Former Journalism Dean Nicholas Lemann to Edit Newly Created "Columbia Global Reports"

February 17, 2014

Columbia University President Lee C. Bollinger has appointed Nicholas Lemann, professor of journalism and dean emeritus of Columbia Journalism School, to direct "Columbia Global Reports" — a new, University-based publication dedicated to the production of sustained, original reporting and analysis on under-reported global issues for audiences that extend beyond the academy.

“Journalism and universities — each at their best — are soul mates in the search for new knowledge,” says Bollinger. “Around the world, we see a dual challenge to the robust reporting we need to understand our interconnected society: On the one hand, there’s widespread censorship of free and independent media. And there’s also the declining financial capacity of the news business to invest in costly, time-consuming, high-quality reporting at the very moment when we as citizens need more such in-depth coverage of the world. Universities are uniquely positioned to help fill the gap, and none more so than Columbia with our signal leadership in journalism education, our longstanding scholarly engagement in the great issues of our time, and an admired writer and magazine editor like Nick Lemann on our faculty.”

"Columbia Global Reports" will produce four to six issues a year, each devoted to a single article of about 25,000 words. Each report will make an original contribution of information and analysis on a specific timely topic, with the enterprise taking a long-term approach to addressing the state of the world on a variety of topics. They will be written by journalists or by academics, and some by writing partnerships.

“Columbia is an ideal place from which to explore partnerships between ambitious journalism and a great research university — an especially important mission right now, because of the financial stresses on news organizations,” says Lemann, who continues to contribute to "The New Yorker" as a staff writer. “We hope that 'Columbia Global Reports' will add significantly to the public’s understanding of globalization, and demonstrate that Columbia can produce a non-traditional kind of research.”

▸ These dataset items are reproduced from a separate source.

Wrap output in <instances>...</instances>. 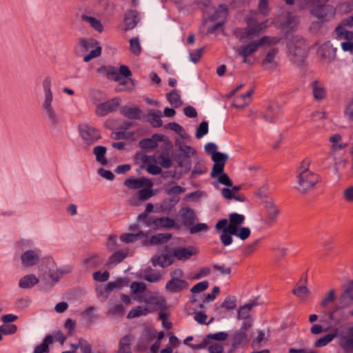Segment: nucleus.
I'll use <instances>...</instances> for the list:
<instances>
[{
  "label": "nucleus",
  "instance_id": "nucleus-1",
  "mask_svg": "<svg viewBox=\"0 0 353 353\" xmlns=\"http://www.w3.org/2000/svg\"><path fill=\"white\" fill-rule=\"evenodd\" d=\"M244 221V215L232 213L229 215L228 219H223L216 223L215 228L217 231L221 230L220 240L225 246L232 243V235L241 240H246L249 238L251 234L250 228L241 227Z\"/></svg>",
  "mask_w": 353,
  "mask_h": 353
},
{
  "label": "nucleus",
  "instance_id": "nucleus-2",
  "mask_svg": "<svg viewBox=\"0 0 353 353\" xmlns=\"http://www.w3.org/2000/svg\"><path fill=\"white\" fill-rule=\"evenodd\" d=\"M311 163L310 158L304 159L297 170V189L303 194L314 190L321 182L320 175L310 170Z\"/></svg>",
  "mask_w": 353,
  "mask_h": 353
},
{
  "label": "nucleus",
  "instance_id": "nucleus-3",
  "mask_svg": "<svg viewBox=\"0 0 353 353\" xmlns=\"http://www.w3.org/2000/svg\"><path fill=\"white\" fill-rule=\"evenodd\" d=\"M268 20L259 22L256 19V14L246 19V28H237L234 30V34L241 41L259 35L268 28Z\"/></svg>",
  "mask_w": 353,
  "mask_h": 353
},
{
  "label": "nucleus",
  "instance_id": "nucleus-4",
  "mask_svg": "<svg viewBox=\"0 0 353 353\" xmlns=\"http://www.w3.org/2000/svg\"><path fill=\"white\" fill-rule=\"evenodd\" d=\"M228 157V155L223 153H216L213 157L214 165L211 172V176L214 179H217L219 183L224 185L227 187H232V181L225 173L224 168L225 162Z\"/></svg>",
  "mask_w": 353,
  "mask_h": 353
},
{
  "label": "nucleus",
  "instance_id": "nucleus-5",
  "mask_svg": "<svg viewBox=\"0 0 353 353\" xmlns=\"http://www.w3.org/2000/svg\"><path fill=\"white\" fill-rule=\"evenodd\" d=\"M124 185L129 189H140L137 192L143 200H148L154 195L152 192L153 183L145 177L128 178L125 180Z\"/></svg>",
  "mask_w": 353,
  "mask_h": 353
},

Over time, the reports will aim to cover a broad range of regions and political, economic, environmental and cultural topics, which may be defined geographically or thematically. Each report will seek to combine the reportorial and narrative vividness of journalism with the depth and context of the scholarship as a means to educate general audiences on the full scope and implications of globalization on society.

Under Lemann’s direction, "Columbia Global Reports" will work closely with other University initiatives, such as Columbia Global Centers and the Committee on Global Thought, and will draw upon the deep expertise available across the University’s schools, institutes and centers. The reports will be written by respected journalists and scholars from a wide range of peer institutions and news outlets. Because their publication is intended to spark conversations not only on campus but also among interested audiences around the world, the reports will work through a variety of distribution strategies both online and in print, including, possibly, partnerships with interested organizations and existing news media, as well as conferences and live events.

A magna cum laude graduate of Harvard College, Lemann began his journalism career at "The Washington Monthly," where he became an associate editor and then managing editor. He went on to be an associate editor and then executive editor at "Texas Monthly," a national correspondent at "The Washington Post" and "The Atlantic," and finally a staff writer and Washington correspondent at "The New Yorker."

He has published five books, including "Redemption: The Last Battle of the Civil War" (2006), "The Big Test: The Secret History of the American Meritocracy" (1999), which helped lead to a major reform of the SAT, and "The Promised Land: The Great Black Migration and How It Changed America" (1991), which won several book prizes. He has written widely for such publications as "The New York Times," "The New York Review of Books," "The New Republic" and "Slate;" and worked in documentary television with Blackside, Inc., FRONTLINE, the Discovery Channel and the BBC.

Lemann serves on the boards of directors of the Authors Guild, the Russell Sage Foundation, and the Academy of Political Science, and is a member of the New York Institute for the Humanities. He was named a fellow of the American Academy of Arts and Sciences in April 2010.

He was the first Columbia dean named by President Bollinger more than a decade ago at the end of a process of re-examination of the school’s mission by a national task force Bollinger had convened. During Lemann’s 10-year tenure as dean, Columbia Journalism School launched and completed its first capital fundraising campaign, added 20 full-time faculty members, built a student center, started its first new professional degree program since the 1930s and launched significant new initiatives in investigative reporting, digital journalism and executive leadership for news organizations, as well as becoming a center of research and innovation about the future of journalism. He was succeeded as dean in July 2013 by Steve Coll, a Pulitzer Prize-winning journalist and former president of the New America Foundation.

“It is a sad fact of contemporary life that the traditional institutions of the free press, so necessary for the functioning of our society, have continued to face serious challenges to the commercial business model, sharply diminishing their capacity to report on the world,” says Bollinger, who has been an advocate of new models of journalism to address global information needs. “There are many new non-profit journalism organizations that have embraced this civic responsibility. Columbia’s traditions of thought leadership and civic engagement make us an ideal launching pad for such an effort and Nick Lemann is the ideal person to help us make an important new contribution to the global public square.”